▸ DIRECTION: Reproduce the entries below verbatim, leaving out the pictures.

▸ RECORDS:
◆ ◆ ◆

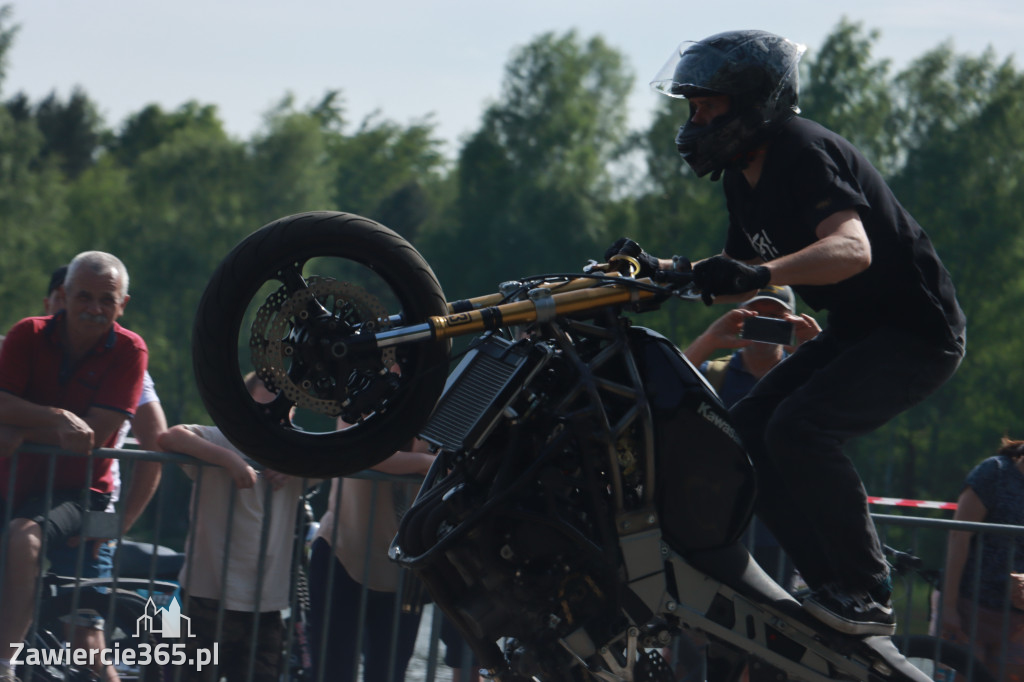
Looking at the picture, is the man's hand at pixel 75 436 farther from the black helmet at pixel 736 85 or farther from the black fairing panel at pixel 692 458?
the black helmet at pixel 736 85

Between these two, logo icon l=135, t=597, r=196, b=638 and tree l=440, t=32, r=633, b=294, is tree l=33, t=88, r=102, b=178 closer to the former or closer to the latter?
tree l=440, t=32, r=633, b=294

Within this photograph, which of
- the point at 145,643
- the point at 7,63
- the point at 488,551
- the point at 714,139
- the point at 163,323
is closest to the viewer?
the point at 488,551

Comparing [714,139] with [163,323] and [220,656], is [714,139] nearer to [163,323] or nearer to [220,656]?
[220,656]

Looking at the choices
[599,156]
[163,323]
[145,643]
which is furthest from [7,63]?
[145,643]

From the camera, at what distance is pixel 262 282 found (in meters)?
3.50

◆ ◆ ◆

▸ EXERCISE OUTPUT:
Looking at the picture, is the man's hand at pixel 75 436 farther from the black helmet at pixel 736 85 or farther from the black fairing panel at pixel 692 458?
the black helmet at pixel 736 85

Between these two, logo icon l=135, t=597, r=196, b=638 and tree l=440, t=32, r=633, b=294, is tree l=33, t=88, r=102, b=178 closer to the former or closer to the latter?
tree l=440, t=32, r=633, b=294

Within this photograph, which of
- the point at 145,643
- the point at 7,63
- the point at 488,551
- the point at 714,139
- the point at 163,323
is closest to the viewer?
the point at 488,551

Comparing [714,139] with [163,323] and [220,656], is [714,139] nearer to [163,323] or nearer to [220,656]?
[220,656]

Looking at the choices
[599,156]
[163,323]
[145,643]
which is furthest from [7,63]?
[145,643]

From the camera, at what distance is pixel 262 282 found (in meters)?
3.50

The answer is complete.